Pentagram has worked with M&T Bank since 2008 to develop a distinctive brand language for the bank and its branches, to help set M&T apart from its competitors and to create a 360-degree experience of the brand. The architecture, interiors and wayfinding demonstrate the core values of M&T with a forward-looking design that communicates both openness and security.
In 2013, Pentagram designed a new entrance vestibule to Minoru Yamasaki’s M&T Bank headquarters in downtown Buffalo. Located on Washington St., behind a grand banking hall facing a public plaza on Main Street, the vestibule is significantly larger than the original built in 1967. Where narrow exterior stairs previously led to a simple entrance lobby, two wider stairs now lead to two entrance lobbies, seating areas, and secure access controls into the building’s elevator lobby. The materials and details of this larger vestibule draw directly however from those of the original, and its form and siting aim to enhance the original experience of entering the building from the street.

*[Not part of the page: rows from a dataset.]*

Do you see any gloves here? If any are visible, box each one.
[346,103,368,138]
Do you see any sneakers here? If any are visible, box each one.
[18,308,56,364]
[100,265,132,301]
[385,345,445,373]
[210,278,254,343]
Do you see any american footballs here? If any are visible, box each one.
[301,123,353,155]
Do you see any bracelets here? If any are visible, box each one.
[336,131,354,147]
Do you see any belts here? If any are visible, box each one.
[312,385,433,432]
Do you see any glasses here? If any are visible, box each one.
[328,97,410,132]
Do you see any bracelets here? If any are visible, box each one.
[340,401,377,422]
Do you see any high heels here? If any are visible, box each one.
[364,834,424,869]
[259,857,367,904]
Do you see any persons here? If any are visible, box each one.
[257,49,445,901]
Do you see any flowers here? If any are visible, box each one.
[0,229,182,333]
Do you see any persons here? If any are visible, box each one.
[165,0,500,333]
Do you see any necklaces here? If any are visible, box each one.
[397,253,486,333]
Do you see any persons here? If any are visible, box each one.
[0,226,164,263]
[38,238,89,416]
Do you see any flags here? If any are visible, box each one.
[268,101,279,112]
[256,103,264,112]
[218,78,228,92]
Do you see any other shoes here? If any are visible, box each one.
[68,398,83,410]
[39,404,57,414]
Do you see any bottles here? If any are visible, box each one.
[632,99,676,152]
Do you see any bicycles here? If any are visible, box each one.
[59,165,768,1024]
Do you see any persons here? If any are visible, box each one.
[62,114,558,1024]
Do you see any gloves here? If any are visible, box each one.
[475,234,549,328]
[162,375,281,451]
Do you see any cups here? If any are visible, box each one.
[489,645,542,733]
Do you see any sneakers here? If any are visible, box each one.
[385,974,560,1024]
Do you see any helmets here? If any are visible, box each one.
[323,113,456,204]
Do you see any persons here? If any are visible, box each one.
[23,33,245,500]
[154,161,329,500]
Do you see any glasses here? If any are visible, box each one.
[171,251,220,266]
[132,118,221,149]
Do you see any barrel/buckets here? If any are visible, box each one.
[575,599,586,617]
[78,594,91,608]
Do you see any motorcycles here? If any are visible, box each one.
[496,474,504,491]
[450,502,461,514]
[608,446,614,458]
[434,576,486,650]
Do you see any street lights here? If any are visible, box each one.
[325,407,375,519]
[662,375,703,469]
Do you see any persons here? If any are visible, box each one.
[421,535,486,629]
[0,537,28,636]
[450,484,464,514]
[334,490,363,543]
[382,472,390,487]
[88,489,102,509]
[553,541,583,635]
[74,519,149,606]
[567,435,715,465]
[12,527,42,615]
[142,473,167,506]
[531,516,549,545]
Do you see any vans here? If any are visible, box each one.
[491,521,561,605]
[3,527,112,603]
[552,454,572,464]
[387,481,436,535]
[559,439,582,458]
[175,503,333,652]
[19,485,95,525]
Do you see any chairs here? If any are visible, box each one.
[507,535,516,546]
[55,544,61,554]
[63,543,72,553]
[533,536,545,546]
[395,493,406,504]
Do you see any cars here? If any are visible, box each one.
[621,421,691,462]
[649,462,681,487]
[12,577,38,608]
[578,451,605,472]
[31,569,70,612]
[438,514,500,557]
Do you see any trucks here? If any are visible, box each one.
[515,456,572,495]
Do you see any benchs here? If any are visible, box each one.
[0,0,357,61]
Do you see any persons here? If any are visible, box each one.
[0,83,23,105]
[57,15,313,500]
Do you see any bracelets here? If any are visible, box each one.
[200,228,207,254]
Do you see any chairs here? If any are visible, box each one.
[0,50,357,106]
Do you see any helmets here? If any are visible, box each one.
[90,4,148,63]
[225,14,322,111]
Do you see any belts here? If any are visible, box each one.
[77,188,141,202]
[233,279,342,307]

A simple 4-sided glass pavilion, the new vestibule is separated from the white marble façade of the 21 story building by a 2’ deep, 10’ wide and 9’ high frameless glass portal. The portal is the same height and width of Yamasaki’s original vestibule. Its glass roof and sides however make clear the served and servant relationship between the original building and its new vestibule. It also accentuates the threshold between them by allowing a dramatically foreshortened view up to the 35’ high arched window directly above it.
The tall arched window is the most notable architectural element of this side of the original building. It marks the way into the high vaulted ceiling of its elevator lobby. The upward view of it through the glass portal is anticipated first therefore by views of it through a circular skylight in the middle of the new vestibule. The skylight acts as an oculus marking the center of the space, and its white conical sides act as both a pointer and a frame to views of the arched window in front of it.
By separating the body of the new vestibule from the building it serves, and by framing views to the arched window and vaulted elevator lobby through its skylight and glass portal, the aim of the design is to remind visitors that, though they may be entering the secondary and less formal elevation of Yamasaki’s building, they are nevertheless still entering a landmark of mid-century modern architecture.